▶ _EXERCISES TO COMPLETE_:
a. Duplicate everything in the passage on anarchism from "Yes. As long" down to "each other freely.", word for word.
b. Extend the passage on anarchism by writing what follows its final sentence.
Start TEXT SHOWN
A popular misconception of anarchism is the idea that it is non-complex and simple. This is untrue. For while the idea that “let people trade freely and voluntarily” is simple, it’s implication is that people acting freely create complexity. Complexities are solved via their own complexities. Governments operate on the most simple of principles: We a group of people that stand outside and above another group of people, initiate force upon ourselves and those below us in a given territory, and sometimes others in other territories.

This is my opinion is even less complex. It tries to solve complex problems using barbaric means.

“Given a large enough collection of people with complex interrelations, a heirarchy of authority will form over time.”

So, in order to prevent this hierarchy, we must pre-emptively create one?

Yes. As long as parents, teachers exist there will always be a hierarchy.

“I don’t see how you can dispute this. Of course, if you don’t agree with that statement, then our disagreement in general is readily explained, but undoubtedly unresolvable.”

The idea is to minimize authority.

There will always be authority, the question is what kind of system creates the least. And which one reduces the violence.

Think about it this way: governments (mostly democratic) literally decimated 200 million people in the 20th century. That is an order of magnitude greater than all the violent private crime through-out history.

Think of all the people killed and Incarcerated for crimes not of mankind, but of state.

The idea that governments can do well – masks the fact it takes money from some people and gives to others to do the job – as if the two parties can’t deal with each other freely.

In general I do agree with you, but it’s silly to worry about hierarchy of authority when we already have hierarchy and authority (of a worse kind).
End TEXT SHOWN
Start DATA SUPPLIED
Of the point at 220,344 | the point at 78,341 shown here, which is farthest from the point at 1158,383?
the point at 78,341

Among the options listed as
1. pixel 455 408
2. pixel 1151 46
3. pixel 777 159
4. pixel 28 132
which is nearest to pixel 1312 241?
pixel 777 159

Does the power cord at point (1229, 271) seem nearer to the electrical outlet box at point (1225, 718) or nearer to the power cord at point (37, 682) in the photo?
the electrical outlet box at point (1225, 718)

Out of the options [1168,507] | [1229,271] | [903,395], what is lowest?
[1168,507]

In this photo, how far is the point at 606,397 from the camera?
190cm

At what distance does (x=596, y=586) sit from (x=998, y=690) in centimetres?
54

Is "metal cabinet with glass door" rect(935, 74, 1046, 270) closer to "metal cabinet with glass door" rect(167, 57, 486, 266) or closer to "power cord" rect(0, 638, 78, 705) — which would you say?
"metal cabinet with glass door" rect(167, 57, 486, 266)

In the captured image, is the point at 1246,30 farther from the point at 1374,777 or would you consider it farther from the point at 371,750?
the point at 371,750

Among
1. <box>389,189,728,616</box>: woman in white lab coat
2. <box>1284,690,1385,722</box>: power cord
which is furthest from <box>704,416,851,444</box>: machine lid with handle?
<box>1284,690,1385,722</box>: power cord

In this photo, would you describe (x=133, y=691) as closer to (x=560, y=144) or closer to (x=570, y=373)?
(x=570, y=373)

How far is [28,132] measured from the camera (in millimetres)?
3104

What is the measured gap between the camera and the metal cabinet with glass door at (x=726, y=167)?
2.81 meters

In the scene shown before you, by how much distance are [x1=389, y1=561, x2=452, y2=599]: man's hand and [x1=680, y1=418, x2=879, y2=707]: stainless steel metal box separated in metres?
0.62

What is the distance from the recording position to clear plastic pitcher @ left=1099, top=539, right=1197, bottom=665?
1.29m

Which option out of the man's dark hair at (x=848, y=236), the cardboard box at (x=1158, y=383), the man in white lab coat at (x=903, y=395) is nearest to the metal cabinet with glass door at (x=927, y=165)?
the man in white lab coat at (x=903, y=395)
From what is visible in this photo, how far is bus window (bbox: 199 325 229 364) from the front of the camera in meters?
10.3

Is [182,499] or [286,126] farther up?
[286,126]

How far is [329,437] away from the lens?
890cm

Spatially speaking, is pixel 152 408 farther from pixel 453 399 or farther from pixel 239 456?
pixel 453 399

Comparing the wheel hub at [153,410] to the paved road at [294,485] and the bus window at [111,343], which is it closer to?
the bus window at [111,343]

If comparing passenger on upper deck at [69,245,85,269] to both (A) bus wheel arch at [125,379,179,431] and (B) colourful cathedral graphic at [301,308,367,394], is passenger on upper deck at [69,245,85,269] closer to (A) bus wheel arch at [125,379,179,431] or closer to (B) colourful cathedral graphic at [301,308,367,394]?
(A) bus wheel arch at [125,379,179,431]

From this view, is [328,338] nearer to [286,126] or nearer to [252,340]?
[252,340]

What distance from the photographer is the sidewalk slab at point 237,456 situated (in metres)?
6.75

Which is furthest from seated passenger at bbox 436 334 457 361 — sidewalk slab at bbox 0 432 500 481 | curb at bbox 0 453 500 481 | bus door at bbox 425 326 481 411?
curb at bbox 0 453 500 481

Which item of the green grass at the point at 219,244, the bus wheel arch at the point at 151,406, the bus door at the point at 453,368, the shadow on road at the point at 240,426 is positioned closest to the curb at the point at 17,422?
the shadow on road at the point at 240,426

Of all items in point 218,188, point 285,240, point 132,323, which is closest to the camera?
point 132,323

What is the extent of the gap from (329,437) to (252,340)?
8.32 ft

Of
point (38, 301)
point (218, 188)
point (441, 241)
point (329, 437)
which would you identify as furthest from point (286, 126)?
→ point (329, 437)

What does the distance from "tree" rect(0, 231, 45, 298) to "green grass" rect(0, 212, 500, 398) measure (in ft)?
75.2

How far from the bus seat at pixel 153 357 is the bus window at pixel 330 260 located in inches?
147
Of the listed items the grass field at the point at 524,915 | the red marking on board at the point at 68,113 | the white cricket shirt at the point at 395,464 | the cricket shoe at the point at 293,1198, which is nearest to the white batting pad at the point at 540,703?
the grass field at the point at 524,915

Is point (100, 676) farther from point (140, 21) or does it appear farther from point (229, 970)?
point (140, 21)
End DATA SUPPLIED
▶ _EXERCISE ANSWERS_:
a.
Yes. As long as parents, teachers exist there will always be a hierarchy.

“I don’t see how you can dispute this. Of course, if you don’t agree with that statement, then our disagreement in general is readily explained, but undoubtedly unresolvable.”

The idea is to minimize authority.

There will always be authority, the question is what kind of system creates the least. And which one reduces the violence.

Think about it this way: governments (mostly democratic) literally decimated 200 million people in the 20th century. That is an order of magnitude greater than all the violent private crime through-out history.

Think of all the people killed and Incarcerated for crimes not of mankind, but of state.

The idea that governments can do well – masks the fact it takes money from some people and gives to others to do the job – as if the two parties can’t deal with each other freely.

b.
Joe May 24, 2006 7:56 AM

“If you aren’t doing anything wrong, what do you have to hide?”

If I were in the U.S., my favorite answer would likely be “it’s called ‘business secrets'” – which is a quite protection worthy asset in your jurisdiction.

It’s not exactly an all-out lie, either. You might not literally be a business, but when it comes to your bank accounts, your notes on how to fill out your IRS forms, your exchange with your lawyer on some current court case, etc. etc., it is a financial interest of yours to keep the data private.

Ale May 24, 2006 9:56 AM

@ nestor:

“The request gradually made its way up through bureaucracy and legal scrutiny. Eventually Hayden approved it. Its not that the subordinates have to resist unlawful or unethical orders, the subordinates come up with the ideas.”

You make a fair argument based on a particular model of government operation. Unfortunately, unless we have factual knowledge of how things work inside the current government (as opposed to how we would like things to work), all we have is speculation. Maybe we will eventually know, once someone pushes enough FOIA requests through.

RvnPhnx May 24, 2006 12:58 PM

Ok, lots of interesting talk here intersperced with utter nonsense.
I only have a small thing to add, so I’ll keep this short:
Ever notice how the people whom are most successful in social circles are those whom can lie? Specifically the “little white” variety?
That’s right, not those whom always tell the truth or those whom lie like a snake. Why is this?
So now, why is privacy important again?

Pat Cahalan May 24, 2006 3:33 PM

@ quincunx

Unfortunately, I don’t have the time to write a detailed reply, but a couple of quick things just to let you know I’m not ignoring your post:

Ireland 800-1200AD

I wouldn’t call Ireland c. 1000 AD a state-less society (admittedly, I know beans about Iceland).

I find it interesting that your two examples both are over 800 years old, represent geographically isolated entites (relative to the technology that existed at the time), and are pre-industrialized societies.

So the fact that a state-less society can be destroyed by a state society, in no way makes
it inferior, at least historically to the states that have been overrun by other states.

Not definitively, no. However, if there have been very few state-less societies since 500 AD, and none of them have survived until a state of industrialization, doesn’t that at least imply that it is likely a state-less society is less resilient? If state-less societies were even as resilient as their counterparts, shouldn’t one of them have survived?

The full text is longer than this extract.